*Given problem:* Update the lines below by changing every "rock outcrop" to "rocky outcrop" and leaving everything else as it is. Leave the pictures out of your answer.

*** Input material ***

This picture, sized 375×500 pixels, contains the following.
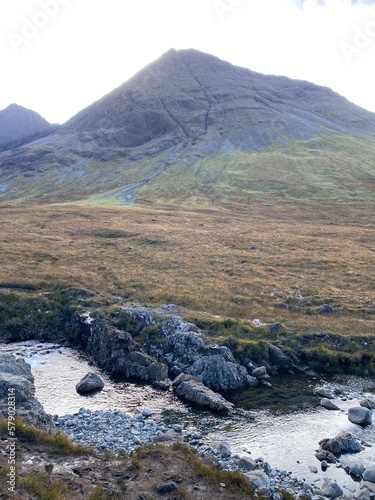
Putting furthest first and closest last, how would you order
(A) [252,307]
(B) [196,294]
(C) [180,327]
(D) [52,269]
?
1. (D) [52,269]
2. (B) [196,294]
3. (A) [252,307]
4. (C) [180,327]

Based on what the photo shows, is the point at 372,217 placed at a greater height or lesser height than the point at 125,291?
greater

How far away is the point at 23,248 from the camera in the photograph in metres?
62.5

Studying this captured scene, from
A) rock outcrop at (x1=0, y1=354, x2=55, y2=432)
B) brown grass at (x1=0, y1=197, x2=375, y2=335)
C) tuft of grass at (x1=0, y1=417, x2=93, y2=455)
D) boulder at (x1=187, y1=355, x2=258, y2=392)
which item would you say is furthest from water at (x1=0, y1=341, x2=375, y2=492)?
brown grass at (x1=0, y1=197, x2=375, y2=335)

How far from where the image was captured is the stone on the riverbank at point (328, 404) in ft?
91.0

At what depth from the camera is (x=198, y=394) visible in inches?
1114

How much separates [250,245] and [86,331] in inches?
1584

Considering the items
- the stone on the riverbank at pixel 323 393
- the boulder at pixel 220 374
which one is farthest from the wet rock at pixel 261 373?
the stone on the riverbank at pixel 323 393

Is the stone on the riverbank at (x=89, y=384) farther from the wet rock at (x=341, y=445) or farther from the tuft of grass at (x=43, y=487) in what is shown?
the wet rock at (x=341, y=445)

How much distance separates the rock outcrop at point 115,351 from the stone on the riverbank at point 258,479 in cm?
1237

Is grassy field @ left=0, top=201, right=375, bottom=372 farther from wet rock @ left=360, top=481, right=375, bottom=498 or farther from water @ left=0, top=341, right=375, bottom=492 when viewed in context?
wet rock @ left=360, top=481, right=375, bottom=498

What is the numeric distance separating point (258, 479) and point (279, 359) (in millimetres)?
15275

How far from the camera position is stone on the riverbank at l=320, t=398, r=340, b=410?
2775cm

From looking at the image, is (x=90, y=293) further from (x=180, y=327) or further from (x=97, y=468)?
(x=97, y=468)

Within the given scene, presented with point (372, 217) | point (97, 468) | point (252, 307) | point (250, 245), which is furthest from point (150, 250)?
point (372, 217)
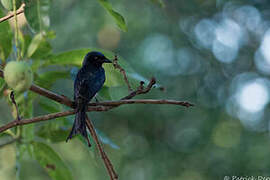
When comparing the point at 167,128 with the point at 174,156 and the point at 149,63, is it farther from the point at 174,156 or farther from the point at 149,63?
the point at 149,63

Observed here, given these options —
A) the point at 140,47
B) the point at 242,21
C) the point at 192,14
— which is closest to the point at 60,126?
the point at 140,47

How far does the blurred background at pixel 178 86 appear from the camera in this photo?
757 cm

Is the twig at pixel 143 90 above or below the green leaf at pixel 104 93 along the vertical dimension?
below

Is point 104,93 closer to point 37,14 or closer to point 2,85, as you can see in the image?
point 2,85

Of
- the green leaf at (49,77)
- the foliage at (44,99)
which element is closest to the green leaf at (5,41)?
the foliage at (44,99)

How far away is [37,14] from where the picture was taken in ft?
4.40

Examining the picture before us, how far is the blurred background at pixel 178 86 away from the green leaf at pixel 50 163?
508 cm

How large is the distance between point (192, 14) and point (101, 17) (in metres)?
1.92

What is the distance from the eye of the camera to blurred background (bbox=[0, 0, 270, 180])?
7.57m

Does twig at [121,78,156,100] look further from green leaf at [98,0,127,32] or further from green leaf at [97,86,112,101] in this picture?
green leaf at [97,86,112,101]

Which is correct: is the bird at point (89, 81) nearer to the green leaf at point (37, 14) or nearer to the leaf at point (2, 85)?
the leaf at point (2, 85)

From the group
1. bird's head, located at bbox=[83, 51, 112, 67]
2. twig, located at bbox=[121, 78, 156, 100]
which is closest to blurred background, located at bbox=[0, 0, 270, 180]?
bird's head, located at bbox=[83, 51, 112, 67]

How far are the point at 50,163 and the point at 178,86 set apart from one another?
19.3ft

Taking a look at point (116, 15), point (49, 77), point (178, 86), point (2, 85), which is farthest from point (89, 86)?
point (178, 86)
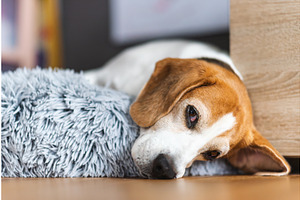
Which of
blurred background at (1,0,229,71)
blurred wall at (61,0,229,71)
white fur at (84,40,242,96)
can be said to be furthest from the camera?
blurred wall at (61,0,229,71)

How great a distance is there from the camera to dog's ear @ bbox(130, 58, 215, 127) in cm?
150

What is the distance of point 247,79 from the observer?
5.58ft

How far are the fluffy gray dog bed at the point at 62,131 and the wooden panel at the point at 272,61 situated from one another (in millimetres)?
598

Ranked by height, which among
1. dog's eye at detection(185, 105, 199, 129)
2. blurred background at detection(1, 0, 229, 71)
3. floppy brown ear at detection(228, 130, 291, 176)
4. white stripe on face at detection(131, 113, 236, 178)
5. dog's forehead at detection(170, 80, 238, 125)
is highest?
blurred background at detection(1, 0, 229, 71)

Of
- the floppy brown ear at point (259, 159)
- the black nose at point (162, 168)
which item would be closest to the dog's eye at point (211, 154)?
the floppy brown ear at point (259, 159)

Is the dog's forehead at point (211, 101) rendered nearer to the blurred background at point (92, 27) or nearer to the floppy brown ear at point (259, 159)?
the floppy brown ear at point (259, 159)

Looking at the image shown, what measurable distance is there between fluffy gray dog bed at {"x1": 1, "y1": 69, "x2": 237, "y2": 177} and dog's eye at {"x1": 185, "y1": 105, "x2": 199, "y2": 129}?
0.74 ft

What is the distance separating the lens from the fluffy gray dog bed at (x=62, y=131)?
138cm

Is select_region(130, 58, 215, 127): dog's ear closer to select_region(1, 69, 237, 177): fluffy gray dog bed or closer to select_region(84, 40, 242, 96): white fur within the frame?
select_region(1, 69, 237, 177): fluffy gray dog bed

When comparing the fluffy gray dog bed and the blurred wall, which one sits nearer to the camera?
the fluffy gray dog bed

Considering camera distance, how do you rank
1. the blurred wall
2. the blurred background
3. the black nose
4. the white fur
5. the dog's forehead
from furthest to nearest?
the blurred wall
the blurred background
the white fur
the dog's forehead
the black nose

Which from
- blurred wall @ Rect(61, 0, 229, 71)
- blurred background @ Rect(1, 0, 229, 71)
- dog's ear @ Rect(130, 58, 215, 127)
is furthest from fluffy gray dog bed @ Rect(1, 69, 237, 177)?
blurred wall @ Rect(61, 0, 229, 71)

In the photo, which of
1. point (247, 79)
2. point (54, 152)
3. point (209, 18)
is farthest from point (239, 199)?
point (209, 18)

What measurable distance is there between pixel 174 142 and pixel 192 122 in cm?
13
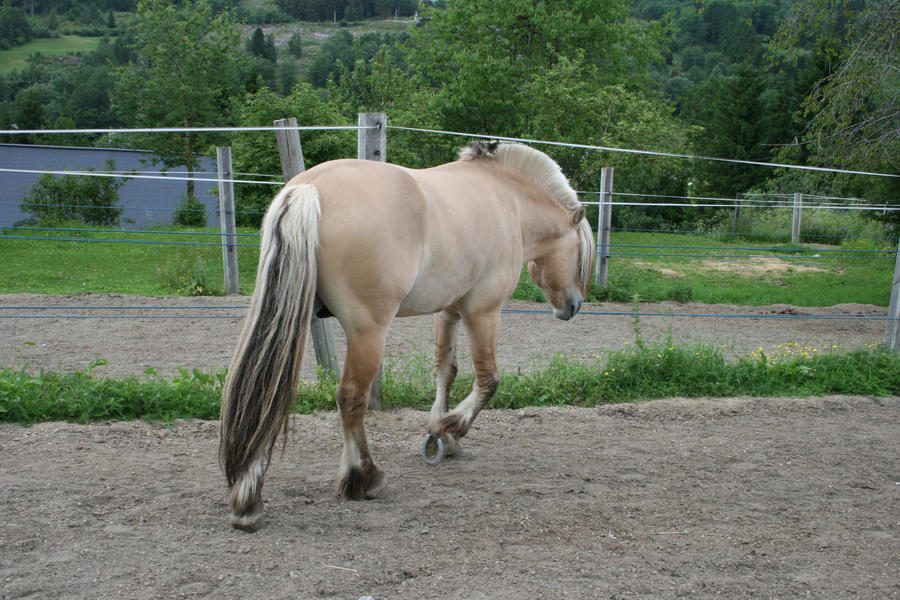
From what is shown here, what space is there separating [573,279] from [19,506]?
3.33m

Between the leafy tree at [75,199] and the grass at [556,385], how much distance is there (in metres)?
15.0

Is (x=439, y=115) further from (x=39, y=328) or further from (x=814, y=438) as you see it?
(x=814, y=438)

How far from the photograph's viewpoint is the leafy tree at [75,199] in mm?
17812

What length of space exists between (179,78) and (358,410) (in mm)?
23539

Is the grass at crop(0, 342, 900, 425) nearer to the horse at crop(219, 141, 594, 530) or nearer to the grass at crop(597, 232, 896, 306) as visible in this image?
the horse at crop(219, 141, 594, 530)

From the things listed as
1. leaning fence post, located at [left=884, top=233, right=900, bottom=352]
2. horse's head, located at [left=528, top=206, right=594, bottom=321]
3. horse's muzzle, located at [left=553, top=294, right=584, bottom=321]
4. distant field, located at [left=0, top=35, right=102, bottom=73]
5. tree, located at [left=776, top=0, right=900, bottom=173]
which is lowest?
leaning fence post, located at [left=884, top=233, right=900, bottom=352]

***

*Complete response:*
This picture, sized 375×500 pixels, contains the following.
Putting furthest first and closest last, how would you order
(A) [252,307]
(B) [196,294]
(C) [180,327]
(D) [52,269]
?
1. (D) [52,269]
2. (B) [196,294]
3. (A) [252,307]
4. (C) [180,327]

Based on what the photo shows, is the point at 372,217 placed at a greater height or lesser height than the point at 125,291?
greater

How far away is the point at 23,248 from the camera in the photograph in metres?
62.5

Studying this captured scene, from
A) rocky outcrop at (x1=0, y1=354, x2=55, y2=432)
B) brown grass at (x1=0, y1=197, x2=375, y2=335)
C) tuft of grass at (x1=0, y1=417, x2=93, y2=455)
D) boulder at (x1=187, y1=355, x2=258, y2=392)
which item would you say is furthest from water at (x1=0, y1=341, x2=375, y2=492)?
brown grass at (x1=0, y1=197, x2=375, y2=335)

How far from where the image was captured is the stone on the riverbank at point (328, 404) in ft?
91.0

At what depth from the camera is (x=198, y=394) visible in inches?
1114

How much separates [250,245] and [86,331] in inches?
1584

Considering the items
- the stone on the riverbank at pixel 323 393
- the boulder at pixel 220 374
which one is farthest from the wet rock at pixel 261 373?
the stone on the riverbank at pixel 323 393

Is the stone on the riverbank at (x=89, y=384) farther from the wet rock at (x=341, y=445) or farther from the tuft of grass at (x=43, y=487) in what is shown?
the wet rock at (x=341, y=445)

How much distance separates the rocky outcrop at point 115,351 from the stone on the riverbank at point 258,479 in cm?
1237

Is grassy field @ left=0, top=201, right=375, bottom=372 farther from wet rock @ left=360, top=481, right=375, bottom=498 or farther from water @ left=0, top=341, right=375, bottom=492 when viewed in context?
wet rock @ left=360, top=481, right=375, bottom=498

What is the numeric distance separating point (258, 479) and point (279, 359) (in millimetres)?
15275

How far from the camera position is stone on the riverbank at l=320, t=398, r=340, b=410?
2775cm

From looking at the image, is (x=90, y=293) further from (x=180, y=327) or further from (x=97, y=468)?
(x=97, y=468)

Within the given scene, presented with point (372, 217) | point (97, 468) | point (252, 307) | point (250, 245), which is furthest from point (150, 250)?
point (372, 217)
When comparing the point at 167,128 with the point at 174,156 and the point at 149,63, is it farther from the point at 174,156 or farther from the point at 149,63?
the point at 149,63

Observed here, given these options —
A) the point at 140,47
B) the point at 242,21
C) the point at 192,14
— which is closest to the point at 60,126?
the point at 140,47

How far does the blurred background at pixel 178 86 appear from the camera in this photo?
757 cm

Is the twig at pixel 143 90 above or below the green leaf at pixel 104 93 along the vertical dimension?
below

Is point 104,93 closer to point 37,14 or closer to point 2,85, as you can see in the image?
point 2,85

Of
- the green leaf at (49,77)
- the foliage at (44,99)
which element is closest to the green leaf at (5,41)?
the foliage at (44,99)

How far away is [37,14] from where the picture was taken in ft?
4.40

Examining the picture before us, how far is the blurred background at pixel 178 86 away from the green leaf at pixel 50 163?
508 cm

How large is the distance between point (192, 14) and point (101, 17) (in metres)?
1.92

What is the distance from the eye of the camera to blurred background (bbox=[0, 0, 270, 180])?
7.57m

Does twig at [121,78,156,100] look further from green leaf at [98,0,127,32] or further from green leaf at [97,86,112,101] in this picture?
green leaf at [97,86,112,101]

Which is correct: is the bird at point (89, 81) nearer to the green leaf at point (37, 14) or nearer to the leaf at point (2, 85)?
the leaf at point (2, 85)

From the group
1. bird's head, located at bbox=[83, 51, 112, 67]
2. twig, located at bbox=[121, 78, 156, 100]
which is closest to blurred background, located at bbox=[0, 0, 270, 180]?
bird's head, located at bbox=[83, 51, 112, 67]

How far are the point at 50,163 and the point at 178,86 set apart from one another?
19.3ft

Taking a look at point (116, 15), point (49, 77), point (178, 86), point (2, 85), which is farthest from point (89, 86)?
point (178, 86)
Which of
blurred background at (1,0,229,71)
blurred wall at (61,0,229,71)
white fur at (84,40,242,96)
can be said to be furthest from the camera?
blurred wall at (61,0,229,71)

How great a distance is there from the camera to dog's ear @ bbox(130, 58, 215, 127) in cm?
150

What is the distance of point 247,79 from the observer?
5.58ft

How far are the fluffy gray dog bed at the point at 62,131 and the wooden panel at the point at 272,61 situated from one another (in millimetres)?
598

Ranked by height, which among
1. dog's eye at detection(185, 105, 199, 129)
2. blurred background at detection(1, 0, 229, 71)
3. floppy brown ear at detection(228, 130, 291, 176)
4. white stripe on face at detection(131, 113, 236, 178)
5. dog's forehead at detection(170, 80, 238, 125)
is highest?
blurred background at detection(1, 0, 229, 71)

Of
- the floppy brown ear at point (259, 159)
- the black nose at point (162, 168)
which item would be closest to the dog's eye at point (211, 154)?
the floppy brown ear at point (259, 159)

Is the dog's forehead at point (211, 101) rendered nearer to the blurred background at point (92, 27) or nearer to the floppy brown ear at point (259, 159)?
the floppy brown ear at point (259, 159)

Looking at the image shown, what measurable distance is there between fluffy gray dog bed at {"x1": 1, "y1": 69, "x2": 237, "y2": 177} and dog's eye at {"x1": 185, "y1": 105, "x2": 199, "y2": 129}?
0.74 ft

What is the distance separating the lens from the fluffy gray dog bed at (x=62, y=131)?
138cm

Is select_region(130, 58, 215, 127): dog's ear closer to select_region(1, 69, 237, 177): fluffy gray dog bed or closer to select_region(84, 40, 242, 96): white fur within the frame?
select_region(1, 69, 237, 177): fluffy gray dog bed

When comparing the fluffy gray dog bed and the blurred wall, which one sits nearer to the camera?
the fluffy gray dog bed

Considering camera distance, how do you rank
1. the blurred wall
2. the blurred background
3. the black nose
4. the white fur
5. the dog's forehead
from furthest to nearest?
the blurred wall
the blurred background
the white fur
the dog's forehead
the black nose

Which from
- blurred wall @ Rect(61, 0, 229, 71)
- blurred background @ Rect(1, 0, 229, 71)
- dog's ear @ Rect(130, 58, 215, 127)
is furthest from fluffy gray dog bed @ Rect(1, 69, 237, 177)?
blurred wall @ Rect(61, 0, 229, 71)

In the photo, which of
1. point (247, 79)
2. point (54, 152)
3. point (209, 18)
is farthest from point (239, 199)?
point (209, 18)

What measurable distance is there between pixel 174 142 and pixel 192 122 in cm?
13
From what is shown here, what space is there separating [573,279] from [19,506]?
3.33m

Between the leafy tree at [75,199] and the grass at [556,385], how much distance is there (in metres)?
15.0

Is (x=439, y=115) further from (x=39, y=328) or further from (x=814, y=438) as you see it?
(x=814, y=438)

How far from the photograph's viewpoint is the leafy tree at [75,199] in mm?
17812

What length of space exists between (179,78) and (358,410) (in mm)?
23539

Is the grass at crop(0, 342, 900, 425) nearer to the horse at crop(219, 141, 594, 530) or nearer to the grass at crop(597, 232, 896, 306) as visible in this image?
the horse at crop(219, 141, 594, 530)

From the things listed as
1. leaning fence post, located at [left=884, top=233, right=900, bottom=352]
2. horse's head, located at [left=528, top=206, right=594, bottom=321]
3. horse's muzzle, located at [left=553, top=294, right=584, bottom=321]
4. distant field, located at [left=0, top=35, right=102, bottom=73]
5. tree, located at [left=776, top=0, right=900, bottom=173]
which is lowest?
leaning fence post, located at [left=884, top=233, right=900, bottom=352]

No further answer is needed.